*** Source text Section Begins ***

2. If you start with a substance as a solid, what will happen to the molecules as you add thermal energy (heat)?                Be adding heat to a solid the molecules will start to separate and turn into a liquid. If you have enough heat for a long time, it will continue to turn into a gas.


ONCE YOU HAVE COMPLETED THIS PAGE, YOU MAY BEGIN THE SIMULATION.
Open the simulation. You will find it in a folder on your desktop labeled “States of Matter Simulation.”

INVESTIGATE:

3. Use the menu on the right side of the program to select Water and Solid. Draw and describe what you see in the space below.


4. Now, use the slider on the bottom of the program to Add Heat. Notice the thermometer at the top of the program. What temperature scale is this thermometer showing? The temperature is showing kelvin.

5. What happens to the water as you increase the temperature? When I add heat to the liquid, the molecules start to come apart and more freely around the whole can. Not staying together. When adding heat to solids, they perform the same way as the liquids do.

6. What is the melting/freezing point of water in Kelvin? The melting point of water in Kelvin is = 273.15K the freezing point is = 273.15K. They are the same

7. Add heat until the temperature is just below and then just above the melting point of water. How is water different below its melting point and above it?

8. Draw and describe what water looks like as a liquid.



9. What is the boiling/condensation point of water in Kelvin? The boiling condensation point of water is Kelvin is 373.15K

10. Continue to add heat until you are just below and then just above the boiling point of water. How is water different below its boiling point and above it? Water is different  when the temp is just below the boiling point at 370 K by the water molecules still jumping around on the bottom of the can, but more are becoming lose from the group and moving quite faster . Water is different when the temp is just above this point at 379K by all the molecules being off the bottom of the can, and more and more are reaching the top of can. The molecules are move faster and jumping much higher.

*** Source text Section Ends ***
*** Dataset excerpts Section Begins ***

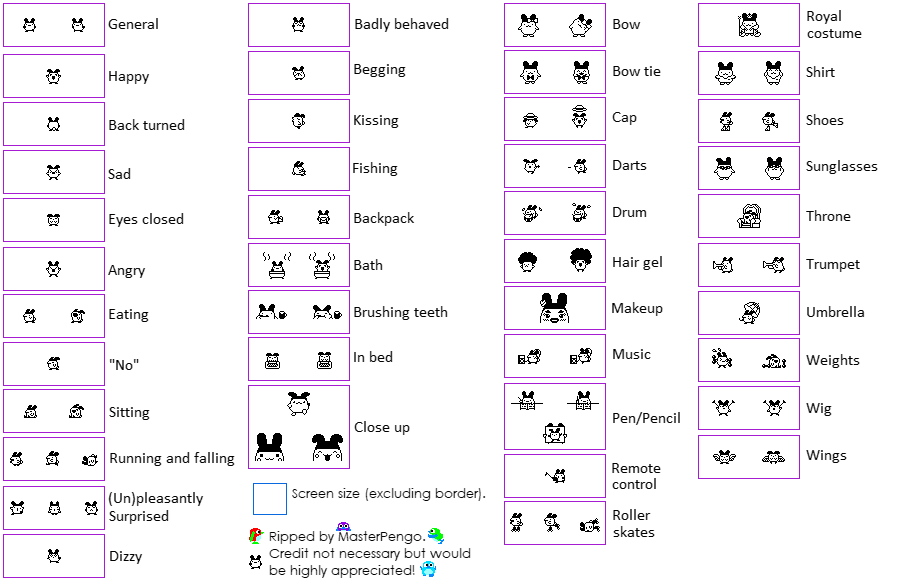 General

Happy

Back turned

Sad

Eyes closed

Angry

Eating

"No"

Sitting

Running and falling

(Un)pleasantly Surprised

Dizzy

Badly behaved

Begging

Kissing

Fishing

Backpack

Bath

Brushing teeth

In bed

Close up

Screen size (excluding border).

Ripped by MasterPengo. Credit not necessary but would be highly appreciated!

Bow

Bow tie

Cap

Darts

Drum

Hair gel

Makeup

Music

Pen/Pencil

Remote control

Roller skates

Royal costume

Shirt

Shoes

Sunglasses

Throne

Trumpet

Umbrella

Weights

Wig

Wings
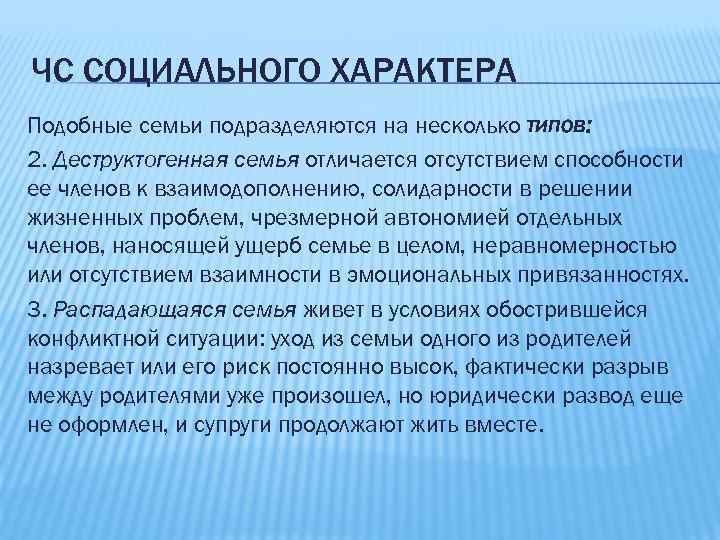 ЧС СОЦИАЛЬНОГО ХАРАКТЕРА

Подобные семьи подразделяются на несколько типов:

2. Деструктогенная семья отличается отсутствием способности ее членов к взаимодополнению, солидарности в решении жизненных проблем, чрезмерной автономией отдельных членов, наносящей ущерб семье в целом, неравномерностью или отсутствием взаимности в эмоциональных привязанностях.

3. Распадающаяся семья живет в условиях обострившейся конфликтной ситуации: уход из семьи одного из родителей назревает или его риск постоянно высок, фактически разрыв между родителями уже произошел, но юридически развод еще не оформлен, и супруги продолжают жить вместе.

*** Dataset excerpts Section Ends ***

To do =>
(1) In the states of matter worksheet, what is the melting point of water in Kelvin?
(2) Continue the states of matter worksheet from where it stops.

Responses per task =>
(1) The melting point of water is 273.15 K.

(2)
11. Draw and describe what water looks like as a gas.


12. Choose one of the other three substances listed in the menu on the right. Investigate what happens when you add and remove heat from this substance. Use the buttons on the right to see this substance as a solid, liquid, and gas. Draw and describe its properties in the table below.
                                                        
Substance Selected: Argon


ANALYZE:

13. How was this substance similar to water in each state of matter? How was it different?

For each of the states of matter, I noticed that there was a lot of similarities and not to make differences. All the solids were very close together at the bottom of the can. The liquids were still connected but moving a little faster, and gas was jumping all over the place not in a group setting. One difference that I noticed was that under the oxygen even in the gas state, the molecules were moving in pairs. Two molecules were glued together jumping and spinning around. 


14. Were your predictions (see p. 1) correct or incorrect? Explain.

My prediction were very close to what the molecules showed me. I believe this is because I have avery good understanding of what a gas, liquid and solid look like and I know that the molecules had to look something like that.


BONUS: Optional, worth up to 10 points added to the lab’s final grade

15. Choose a substance other than water from the menu on the right side of the program. Use the slider to add and remove heat. Based on what the molecules do, figure out the approximate temperatures of the melting point and boiling point of this substance. (Hint: The temperatures given when you click solid, liquid, and gas are NOT the melting and boiling points.)

Substance: Neon

Melting Point: 24K

How did you figure it out?

The way that I figured this our was I slowly started to heat up the temperature until the molecules started to spread apart and go from sitting on the bottom of the can to moving up to the top.

Boiling Point:      26K

How did you figure it out? The way that I figured the boiling point was to continue to raise up the heat until the molecules were no longer in a group at all and they were all on their own. Also known as a gas once it gets this hot.





3. In the States of Matter simulation, choose the Solid, Liquid, and Gas Tab at the top of the screen. Choose the water molecule and cool the water to 0 K. Describe how the water molecules are aligned and attracted to each other. Which atoms are attracted to which other atoms?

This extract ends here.